2 sticks (1 cup, 225 g) unsalted butter softened to room temperature
¾ cup (150 g) granulated white sugar
¾ cup (165 g) brown sugar
2 large eggs
2 tsps vanilla extract
1 tsp baking soda
1 ½ tsps salt
2 ¼ (280 g) cups flour
1 – 2 cups mini chocolate chips as you like
1 cup chopped pecans or walnuts as you like (optional)


Preheat the oven to 375°F (190°C).

In a large mixing bowl, beat the butter with the 2 sugars together until blended, light and fluffy. Beat in the eggs, one at a time, beating just until blended, and then the vanilla.

Blend together the flour with the baking soda and salt. Gradually beat into the butter mixture, stirring by hand at the end if it gets to stiff to finish with electric beaters.


Stir or beat in the chips and chopped nuts.


Chill if desired.

Drop by spoonfuls, as large or as small as desired, onto cookie sheets, leaving space in between for spreading.


Bake for 9 – 11 minutes, depending on the size of your cookies, until golden brown around the edges and barely set in the center.


Remove from the oven and carefully transfer to cooling racks with a spatula. If they are too soft to move, allow to cool slightly on the hot cookie sheets (they will continue to cook for a bit).


“NORMAL” FUDGY BROWNIES

½ cup (1 stick, 115 g) unsalted butter
3 oz (90 g) unsweetened chocolate, coarsely chopped (I used Lindt dessert 85%)
1 cup (200 g) sugar
2 large eggs
1 tsp vanilla
2/3 (85 g) cups flour
¼ tsp baking soda
½ - 1 cup coarsely chopped pecans or walnuts


Preheat oven to 350°F (180°C). Butter an 8 x 8 or 9 x 9-inch square pan.
In the microwave or in a bowl over simmering water, melt the chocolate and the butter. Remove from the heat and allow to cool as you continue stirring until all the chocolate is completely melted.

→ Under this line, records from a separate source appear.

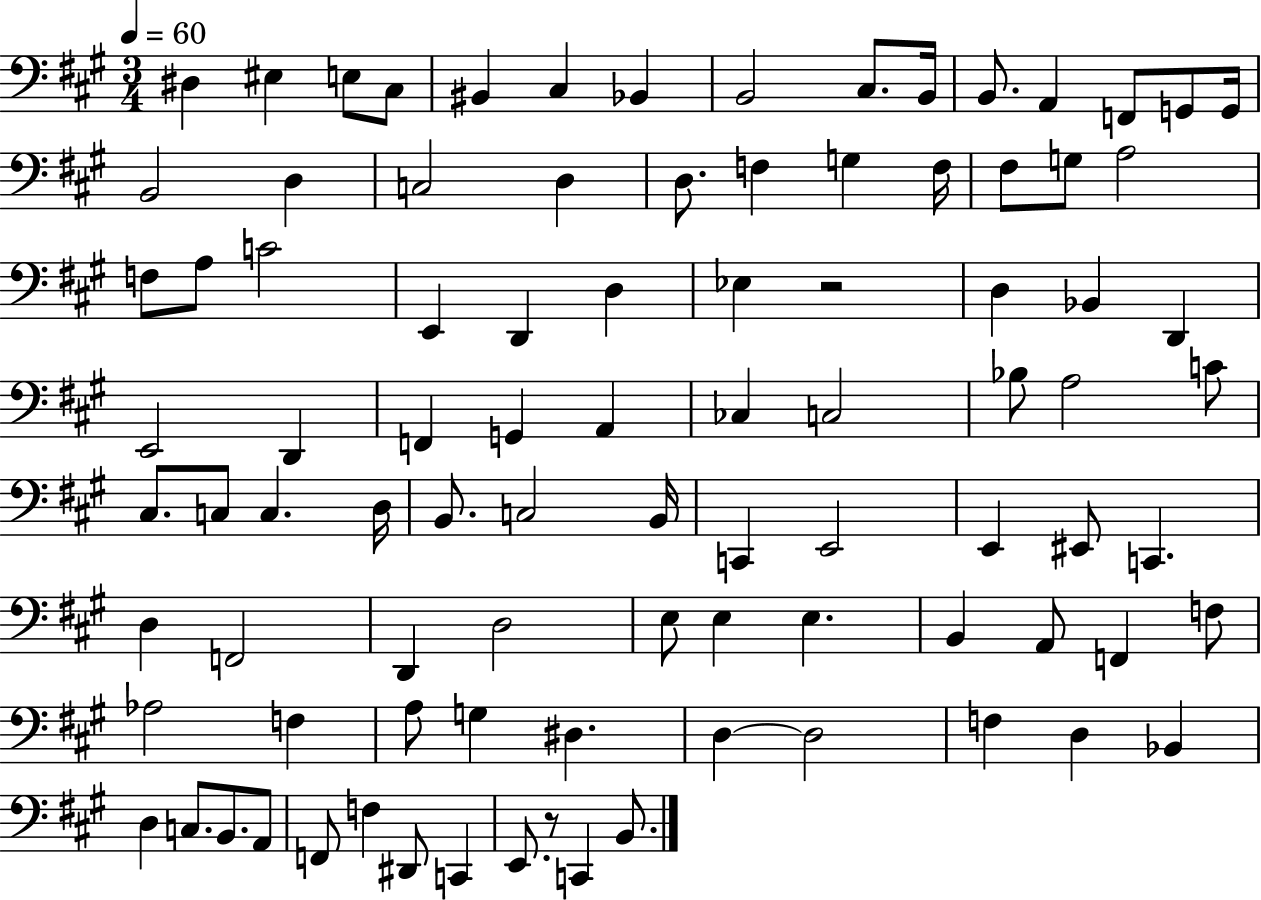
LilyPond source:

{
  \clef bass
  \numericTimeSignature
  \time 3/4
  \key a \major
  \tempo 4 = 60
  dis4 eis4 e8 cis8 | bis,4 cis4 bes,4 | b,2 cis8. b,16 | b,8. a,4 f,8 g,8 g,16 | \break b,2 d4 | c2 d4 | d8. f4 g4 f16 | fis8 g8 a2 | \break f8 a8 c'2 | e,4 d,4 d4 | ees4 r2 | d4 bes,4 d,4 | \break e,2 d,4 | f,4 g,4 a,4 | ces4 c2 | bes8 a2 c'8 | \break cis8. c8 c4. d16 | b,8. c2 b,16 | c,4 e,2 | e,4 eis,8 c,4. | \break d4 f,2 | d,4 d2 | e8 e4 e4. | b,4 a,8 f,4 f8 | \break aes2 f4 | a8 g4 dis4. | d4~~ d2 | f4 d4 bes,4 | \break d4 c8. b,8. a,8 | f,8 f4 dis,8 c,4 | e,8. r8 c,4 b,8. | \bar "|."
}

Stir the sugar into the melted chocolate/butter. Add the eggs, one at a time, stirring well after each addition. Stir in the vanilla.

Stir the baking soda into the flour and then stir it all into the chocolate mixture until just combined.


Stir in the coarsely chopped nuts.


Spread the batter into the prepared pan and bake for 25 – 30 minutes for the smaller pan, 20 - 25 minutes for the larger until just set in the center. Remove from the oven onto a cooling rack and allow to cool.

This recipe gives a crackly, pale crust.

It will sink in the center as it cools if it is not overcooked.

These brownies were amazingly chocolaty for a brownie that was actually much lighter than what I usually make. They are gooier than brownies made with cocoa powder. And they seemed to get denser and better the second day.


WHAT ARE YOUR FAVORITE CHILDHOOD TREATS? WHAT REMINDS YOU OF HOME?